If you look at Official release notes (Opens in a new tab)There is very little information available. We know that only Pixel phones will get this beta. More specifically, the devices are Pixel 4a, 4a (5G), 5, 5a, 6, 6a, and Pixel 6 Pro. Notwithstanding, prominent Android expert Mishaal Rahman has disassembled everything he found in the beta version into a file Twitter theme (Opens in a new tab). It indicates specific changes made to the Settings app, the addition of new animations, and more battery usage information.
Changes and redesign
In the Settings app, Rahman discovers the new App Battery Usage page that gives users a brief overview of which apps are using the most power. The beta also reintroduces Battery Health, a feature first seen on Android 12, under Settings Services. This tool offers a more in-depth look at how your Pixel phone uses its battery. You will turn back like The last time the device was fully charged (Opens in a new tab), no matter how long ago, plus tips on how to extend battery life. Other reports show the battery health shown to users their device habits (Opens in a new tab).
New predictive back gesture support (Opens in a new tab) It was detected in the settings. This animation lets you peek at where you’re going before swiping on an app so people can decide if they want to stay or leave. Speaking of animation, a new image has been featured on the Google Telegram news channel of Pixel’s Biometric Authenticator (Opens in a new tab) . Now, a check mark will appear on the screen after the fingerprint reader of the phone has successfully read your fingerprint. Nothing significant, but a useful indicator.
The latest set of noteworthy changes revolve around the redesign of menus.

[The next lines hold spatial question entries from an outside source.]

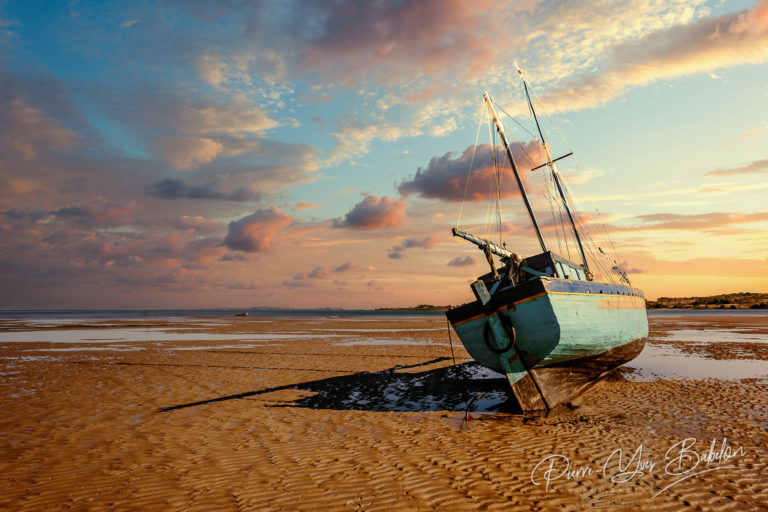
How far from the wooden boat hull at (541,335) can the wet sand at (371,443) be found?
35.2 inches

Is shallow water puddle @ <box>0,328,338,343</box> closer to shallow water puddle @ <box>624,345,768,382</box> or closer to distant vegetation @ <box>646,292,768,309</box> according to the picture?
shallow water puddle @ <box>624,345,768,382</box>

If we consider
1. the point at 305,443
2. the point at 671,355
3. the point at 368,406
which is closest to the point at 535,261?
the point at 368,406

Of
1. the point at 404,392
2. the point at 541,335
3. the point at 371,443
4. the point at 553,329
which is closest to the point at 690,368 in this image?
the point at 553,329

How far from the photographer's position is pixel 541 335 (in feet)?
38.6

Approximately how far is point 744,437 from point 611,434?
2922 millimetres

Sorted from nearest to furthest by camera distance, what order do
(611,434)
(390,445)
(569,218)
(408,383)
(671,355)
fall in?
(390,445)
(611,434)
(408,383)
(671,355)
(569,218)

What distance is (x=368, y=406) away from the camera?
42.6ft

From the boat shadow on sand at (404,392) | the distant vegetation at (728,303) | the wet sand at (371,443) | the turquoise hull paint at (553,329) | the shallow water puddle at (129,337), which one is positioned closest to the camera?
the wet sand at (371,443)

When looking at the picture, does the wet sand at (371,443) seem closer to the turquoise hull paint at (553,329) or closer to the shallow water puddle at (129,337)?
the turquoise hull paint at (553,329)

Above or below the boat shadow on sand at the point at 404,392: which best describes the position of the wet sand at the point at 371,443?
above

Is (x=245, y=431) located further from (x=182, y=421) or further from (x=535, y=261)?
(x=535, y=261)

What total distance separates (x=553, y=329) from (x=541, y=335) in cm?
38

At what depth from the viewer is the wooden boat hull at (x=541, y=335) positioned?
11.8m

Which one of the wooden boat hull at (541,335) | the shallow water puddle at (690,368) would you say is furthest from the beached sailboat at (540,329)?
the shallow water puddle at (690,368)
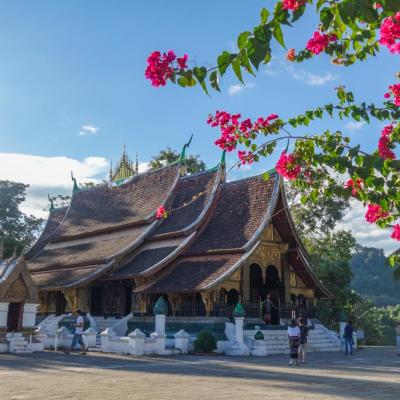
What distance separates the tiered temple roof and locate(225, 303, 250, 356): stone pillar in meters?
1.46

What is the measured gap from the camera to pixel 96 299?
72.7 feet

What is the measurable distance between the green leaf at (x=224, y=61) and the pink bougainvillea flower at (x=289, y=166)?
268cm

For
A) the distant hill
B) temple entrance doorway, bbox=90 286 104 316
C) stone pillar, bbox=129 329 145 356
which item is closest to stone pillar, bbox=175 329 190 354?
stone pillar, bbox=129 329 145 356

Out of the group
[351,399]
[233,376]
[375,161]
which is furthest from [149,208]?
[375,161]

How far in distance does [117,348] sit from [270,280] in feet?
27.3

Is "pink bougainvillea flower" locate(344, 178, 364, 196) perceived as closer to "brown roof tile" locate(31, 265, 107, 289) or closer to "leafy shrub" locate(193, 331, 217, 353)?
"leafy shrub" locate(193, 331, 217, 353)

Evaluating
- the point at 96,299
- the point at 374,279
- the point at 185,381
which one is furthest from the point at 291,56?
the point at 374,279

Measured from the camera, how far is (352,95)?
614 centimetres

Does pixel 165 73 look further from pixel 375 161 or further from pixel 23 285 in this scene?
pixel 23 285

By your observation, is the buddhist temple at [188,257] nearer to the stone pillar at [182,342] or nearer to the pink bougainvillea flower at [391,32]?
the stone pillar at [182,342]

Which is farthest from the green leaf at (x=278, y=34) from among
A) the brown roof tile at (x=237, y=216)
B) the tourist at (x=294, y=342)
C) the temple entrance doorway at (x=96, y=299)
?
the temple entrance doorway at (x=96, y=299)

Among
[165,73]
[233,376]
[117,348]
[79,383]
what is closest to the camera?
[165,73]

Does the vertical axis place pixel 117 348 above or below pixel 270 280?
below

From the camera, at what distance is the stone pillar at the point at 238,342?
1559 centimetres
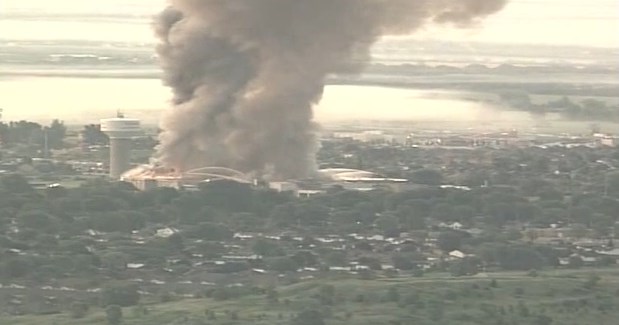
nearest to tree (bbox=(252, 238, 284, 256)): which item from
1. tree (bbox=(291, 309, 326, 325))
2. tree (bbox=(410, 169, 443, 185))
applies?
tree (bbox=(291, 309, 326, 325))

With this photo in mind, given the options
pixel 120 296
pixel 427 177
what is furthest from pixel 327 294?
pixel 427 177

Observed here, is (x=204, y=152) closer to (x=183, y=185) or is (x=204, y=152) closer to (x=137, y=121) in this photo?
(x=183, y=185)

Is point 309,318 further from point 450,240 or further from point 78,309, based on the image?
point 450,240

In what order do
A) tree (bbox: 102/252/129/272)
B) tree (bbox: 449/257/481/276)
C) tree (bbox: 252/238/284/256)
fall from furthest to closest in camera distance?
tree (bbox: 252/238/284/256), tree (bbox: 449/257/481/276), tree (bbox: 102/252/129/272)

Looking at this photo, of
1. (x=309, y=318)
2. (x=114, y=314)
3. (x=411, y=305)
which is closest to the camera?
(x=309, y=318)

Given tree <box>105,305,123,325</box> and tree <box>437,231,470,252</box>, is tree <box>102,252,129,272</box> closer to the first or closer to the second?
tree <box>105,305,123,325</box>

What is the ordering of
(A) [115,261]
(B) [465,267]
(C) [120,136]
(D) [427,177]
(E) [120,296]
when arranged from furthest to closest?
(C) [120,136]
(D) [427,177]
(B) [465,267]
(A) [115,261]
(E) [120,296]

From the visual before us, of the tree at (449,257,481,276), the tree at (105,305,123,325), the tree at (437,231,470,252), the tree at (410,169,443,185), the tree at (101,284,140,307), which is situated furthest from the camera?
the tree at (410,169,443,185)
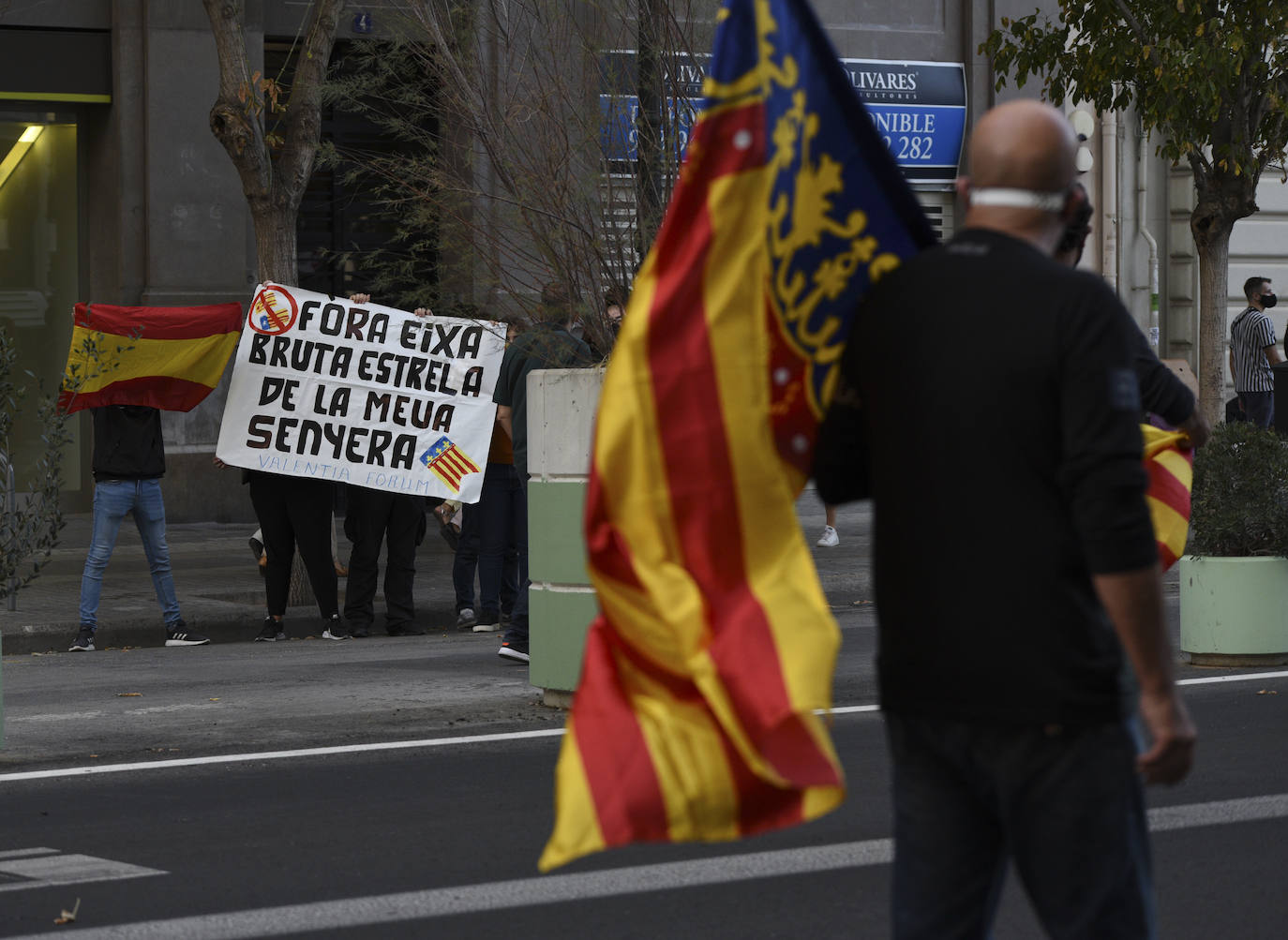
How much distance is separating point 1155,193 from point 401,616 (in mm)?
15781

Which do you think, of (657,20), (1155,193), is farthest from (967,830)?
(1155,193)

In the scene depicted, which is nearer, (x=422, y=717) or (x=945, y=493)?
(x=945, y=493)

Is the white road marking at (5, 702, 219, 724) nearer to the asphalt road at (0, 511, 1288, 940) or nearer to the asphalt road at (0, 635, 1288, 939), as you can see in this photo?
the asphalt road at (0, 511, 1288, 940)

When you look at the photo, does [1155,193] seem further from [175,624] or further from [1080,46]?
[175,624]

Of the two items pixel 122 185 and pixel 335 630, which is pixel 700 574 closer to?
pixel 335 630

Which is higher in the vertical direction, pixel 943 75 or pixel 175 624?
pixel 943 75

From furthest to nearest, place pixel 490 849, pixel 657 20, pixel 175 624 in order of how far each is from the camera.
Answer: pixel 175 624 → pixel 657 20 → pixel 490 849

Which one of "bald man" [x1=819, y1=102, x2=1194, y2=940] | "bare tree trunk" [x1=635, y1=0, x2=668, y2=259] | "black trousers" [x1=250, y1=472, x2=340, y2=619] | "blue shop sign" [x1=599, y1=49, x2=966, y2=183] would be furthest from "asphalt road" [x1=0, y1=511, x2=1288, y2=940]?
"blue shop sign" [x1=599, y1=49, x2=966, y2=183]

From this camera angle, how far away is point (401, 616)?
43.1 feet

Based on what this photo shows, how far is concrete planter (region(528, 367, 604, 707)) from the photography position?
9.24 metres

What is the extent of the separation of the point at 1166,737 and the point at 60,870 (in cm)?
425

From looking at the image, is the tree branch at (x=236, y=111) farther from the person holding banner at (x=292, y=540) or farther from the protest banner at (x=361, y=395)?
the person holding banner at (x=292, y=540)

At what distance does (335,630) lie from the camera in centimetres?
1291

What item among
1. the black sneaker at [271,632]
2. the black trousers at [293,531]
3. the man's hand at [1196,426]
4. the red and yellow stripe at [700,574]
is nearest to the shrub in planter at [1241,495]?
the man's hand at [1196,426]
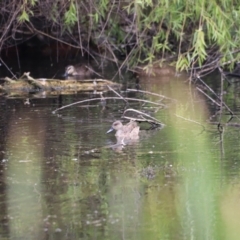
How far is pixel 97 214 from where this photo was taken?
7.77 metres

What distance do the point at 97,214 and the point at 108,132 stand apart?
12.4 feet

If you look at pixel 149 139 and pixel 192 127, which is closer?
pixel 149 139

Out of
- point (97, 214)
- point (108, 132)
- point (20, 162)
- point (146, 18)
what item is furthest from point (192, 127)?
point (97, 214)

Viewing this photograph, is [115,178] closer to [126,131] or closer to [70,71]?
[126,131]

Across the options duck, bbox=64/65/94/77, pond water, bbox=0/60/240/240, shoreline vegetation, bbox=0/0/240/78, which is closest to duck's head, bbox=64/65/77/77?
duck, bbox=64/65/94/77

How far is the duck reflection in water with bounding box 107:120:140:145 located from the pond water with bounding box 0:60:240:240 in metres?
0.11

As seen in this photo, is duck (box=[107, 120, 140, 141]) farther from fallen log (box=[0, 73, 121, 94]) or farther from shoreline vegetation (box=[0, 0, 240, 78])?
fallen log (box=[0, 73, 121, 94])

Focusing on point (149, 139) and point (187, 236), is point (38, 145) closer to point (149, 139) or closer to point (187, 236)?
point (149, 139)

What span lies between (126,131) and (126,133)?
25 millimetres

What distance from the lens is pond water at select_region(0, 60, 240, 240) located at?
7477mm

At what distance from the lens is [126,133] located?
11039 millimetres

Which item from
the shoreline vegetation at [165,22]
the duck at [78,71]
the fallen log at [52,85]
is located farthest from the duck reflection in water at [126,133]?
the duck at [78,71]

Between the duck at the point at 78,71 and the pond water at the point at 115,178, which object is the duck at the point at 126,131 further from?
the duck at the point at 78,71

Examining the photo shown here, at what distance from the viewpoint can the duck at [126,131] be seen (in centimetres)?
1101
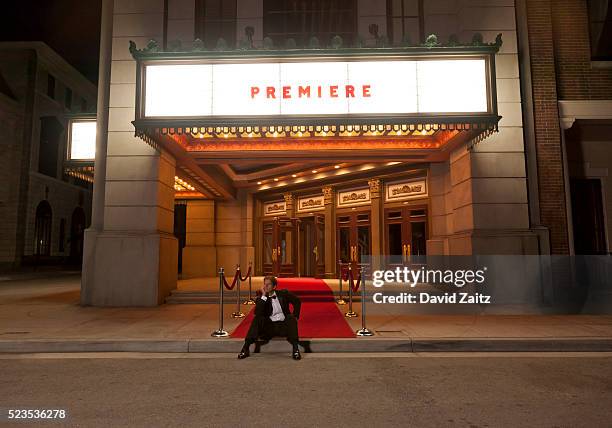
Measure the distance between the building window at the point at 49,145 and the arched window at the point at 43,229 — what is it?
2976 mm

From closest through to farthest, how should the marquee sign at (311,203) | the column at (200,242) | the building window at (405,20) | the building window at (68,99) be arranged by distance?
the building window at (405,20), the marquee sign at (311,203), the column at (200,242), the building window at (68,99)

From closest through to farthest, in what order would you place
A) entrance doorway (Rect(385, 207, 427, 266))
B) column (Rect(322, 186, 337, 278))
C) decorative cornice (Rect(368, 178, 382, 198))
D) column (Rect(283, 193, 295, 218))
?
entrance doorway (Rect(385, 207, 427, 266)), decorative cornice (Rect(368, 178, 382, 198)), column (Rect(322, 186, 337, 278)), column (Rect(283, 193, 295, 218))

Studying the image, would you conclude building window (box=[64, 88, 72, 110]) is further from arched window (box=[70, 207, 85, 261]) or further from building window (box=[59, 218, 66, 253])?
building window (box=[59, 218, 66, 253])

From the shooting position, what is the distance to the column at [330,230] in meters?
18.9

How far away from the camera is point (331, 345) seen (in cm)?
739

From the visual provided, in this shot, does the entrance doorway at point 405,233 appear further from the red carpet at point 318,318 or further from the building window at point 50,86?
the building window at point 50,86

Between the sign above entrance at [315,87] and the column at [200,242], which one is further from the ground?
the sign above entrance at [315,87]

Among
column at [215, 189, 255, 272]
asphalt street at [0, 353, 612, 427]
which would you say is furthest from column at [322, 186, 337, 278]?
asphalt street at [0, 353, 612, 427]

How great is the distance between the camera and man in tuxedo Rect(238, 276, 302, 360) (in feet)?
22.9

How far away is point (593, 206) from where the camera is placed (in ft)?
42.7

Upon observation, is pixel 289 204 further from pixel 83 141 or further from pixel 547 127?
pixel 547 127

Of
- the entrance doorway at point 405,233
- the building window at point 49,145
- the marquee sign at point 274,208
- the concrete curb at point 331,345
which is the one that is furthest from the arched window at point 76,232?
the concrete curb at point 331,345

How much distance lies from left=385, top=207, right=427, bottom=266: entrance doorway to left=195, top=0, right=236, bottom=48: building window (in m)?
8.82

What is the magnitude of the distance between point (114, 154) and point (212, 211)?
32.7 feet
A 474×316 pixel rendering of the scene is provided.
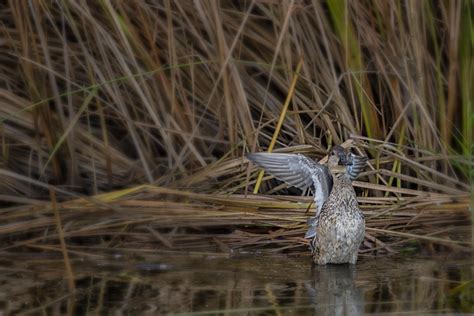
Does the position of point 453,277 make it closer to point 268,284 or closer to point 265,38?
point 268,284

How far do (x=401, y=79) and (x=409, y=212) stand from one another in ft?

For example, Clear Calling, a feature that reduces background noise during calls, has a new image and description, although it’s not available for use, according to Rahman. And the Security Center has been redesigned a bit, with tools like Google Security Checkup popping up.
Join the program
If you are interested in trying the trial version, you will first have to sign up for Beta program on Google (Opens in a new tab) (You are supposed to have an eligible phone). It may take up to 24 hours to receive the update. You can check if you have it by going to System updates in the Settings app. Google also asks for feedback, which you can provide either by submitting it directly via Settings or navigating a file The official subreddit for Android Beta (Opens in a new tab).
Given that this is a beta version, you will likely encounter performance issues. Be aware that going back to a more stable version of Android after trying the beta version will require you to erase your device from “all data saved locally,” according to Google. For this reason, it is best that you do not use your daily device.
This beta was released while Google unveiled the Pixel 7, so it mostly went unnoticed. If you are interested in learning more, we recommend checking out TechRadar’s latest hands-on experience with the Pixel 7.